» **AIM OF THE TASK**: Please identify each line in the records below that contains the string "detect", matching case exactly, and copy those lines in full.
+++ EXERCISE DATA
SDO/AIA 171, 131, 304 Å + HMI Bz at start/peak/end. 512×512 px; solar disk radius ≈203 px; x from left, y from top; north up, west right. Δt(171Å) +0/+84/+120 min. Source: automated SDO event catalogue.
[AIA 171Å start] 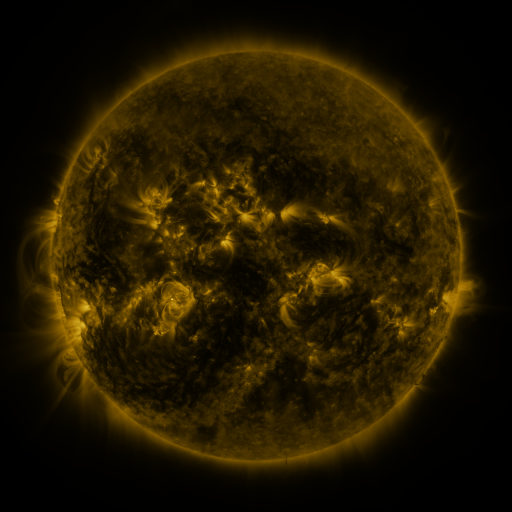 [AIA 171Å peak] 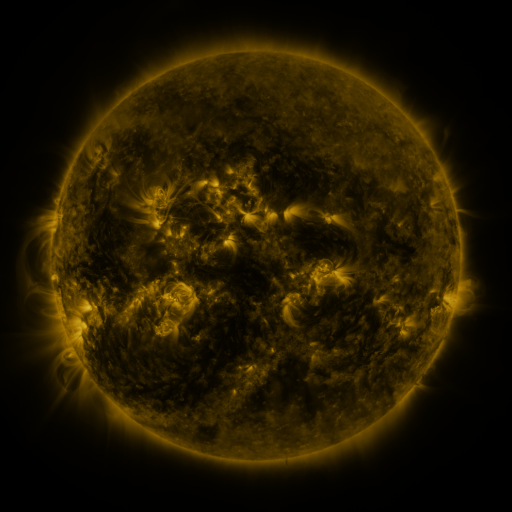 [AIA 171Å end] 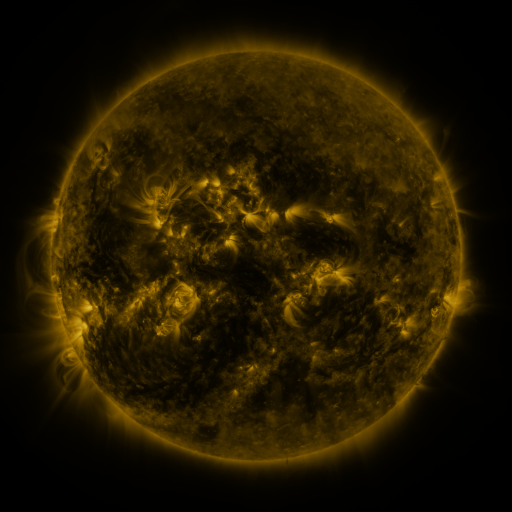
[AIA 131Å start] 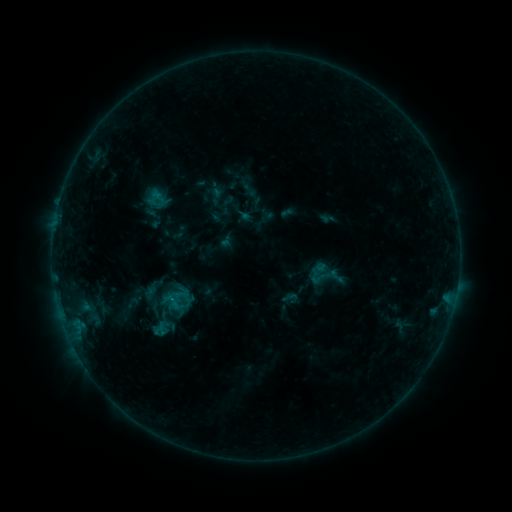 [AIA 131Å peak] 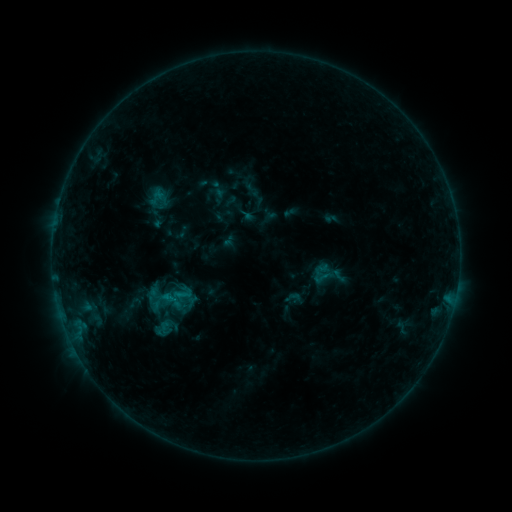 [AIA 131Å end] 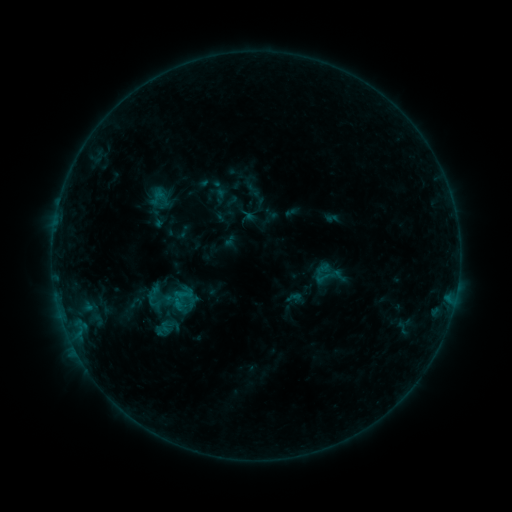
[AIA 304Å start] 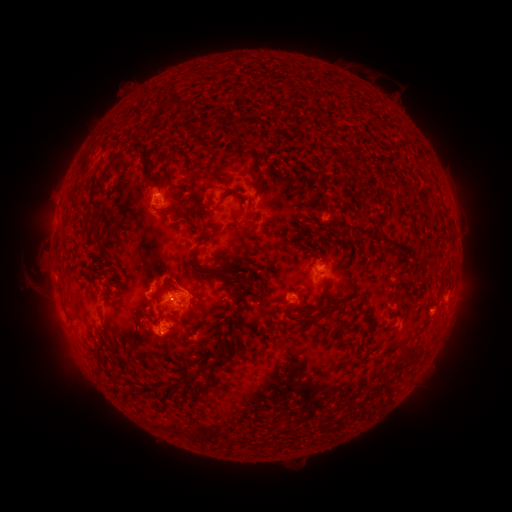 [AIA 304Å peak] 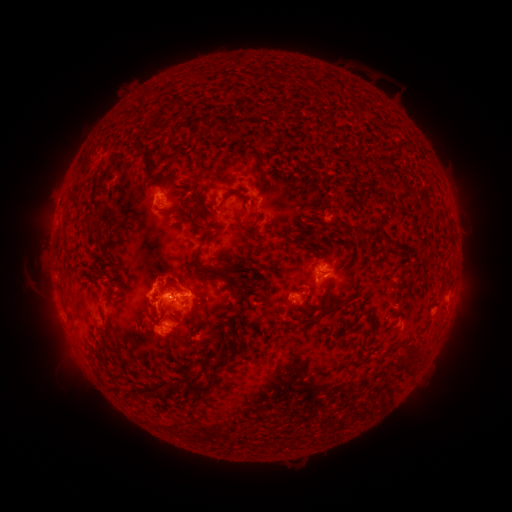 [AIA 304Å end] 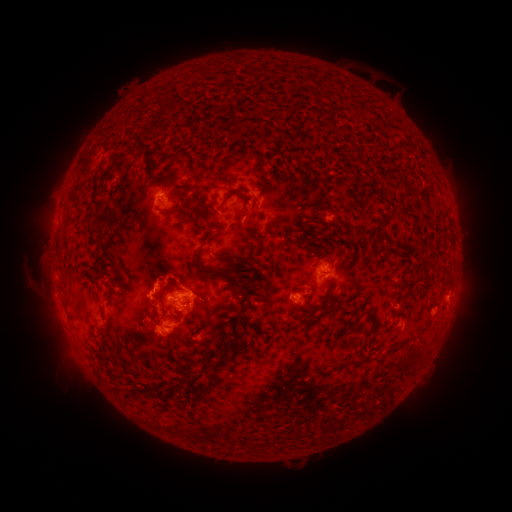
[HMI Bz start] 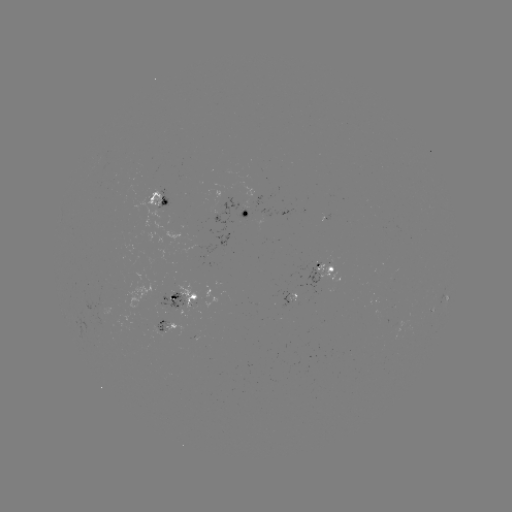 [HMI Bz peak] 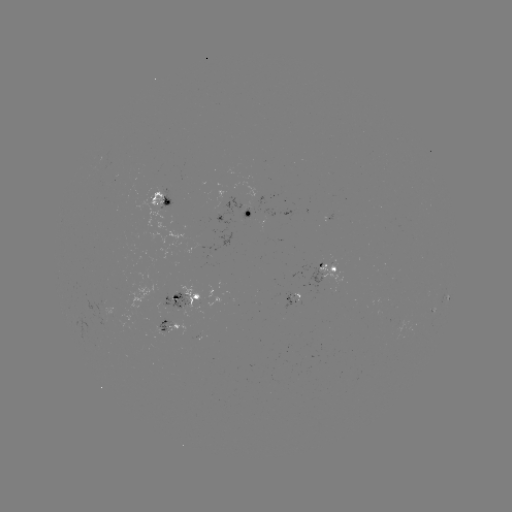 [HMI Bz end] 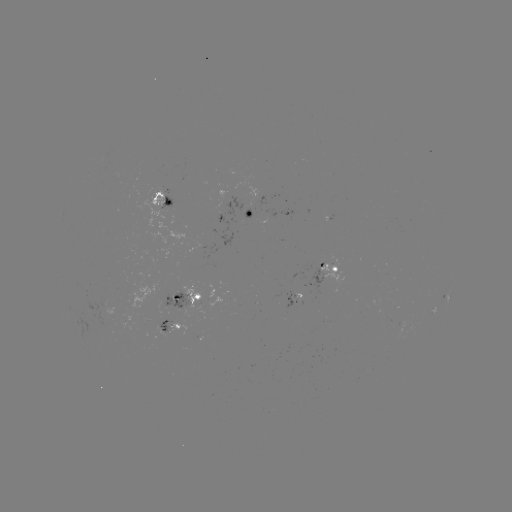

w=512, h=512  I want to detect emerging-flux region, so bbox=[160, 291, 190, 308].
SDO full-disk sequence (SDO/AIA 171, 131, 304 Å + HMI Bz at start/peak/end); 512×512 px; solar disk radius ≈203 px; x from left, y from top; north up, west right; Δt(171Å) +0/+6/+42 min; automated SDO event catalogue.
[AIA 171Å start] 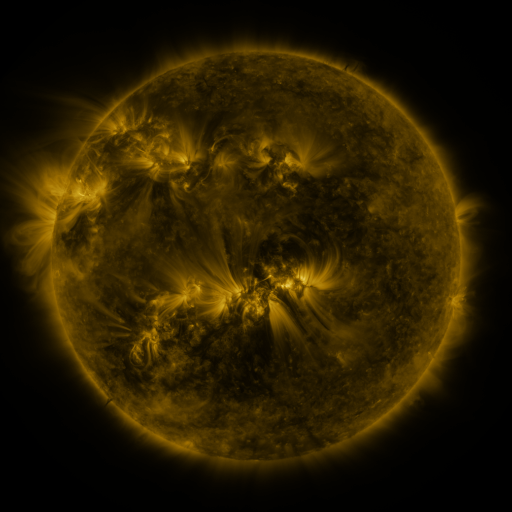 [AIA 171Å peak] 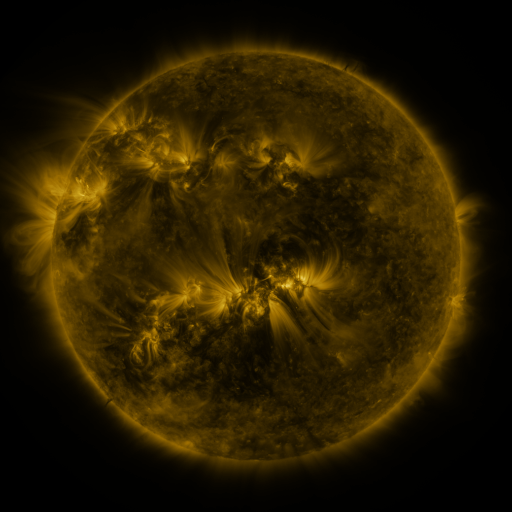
++++++
» **WRITTEN SOLUTION**:
w=512, h=512  I want to detect emerging-flux region, so bbox=[160, 291, 190, 308].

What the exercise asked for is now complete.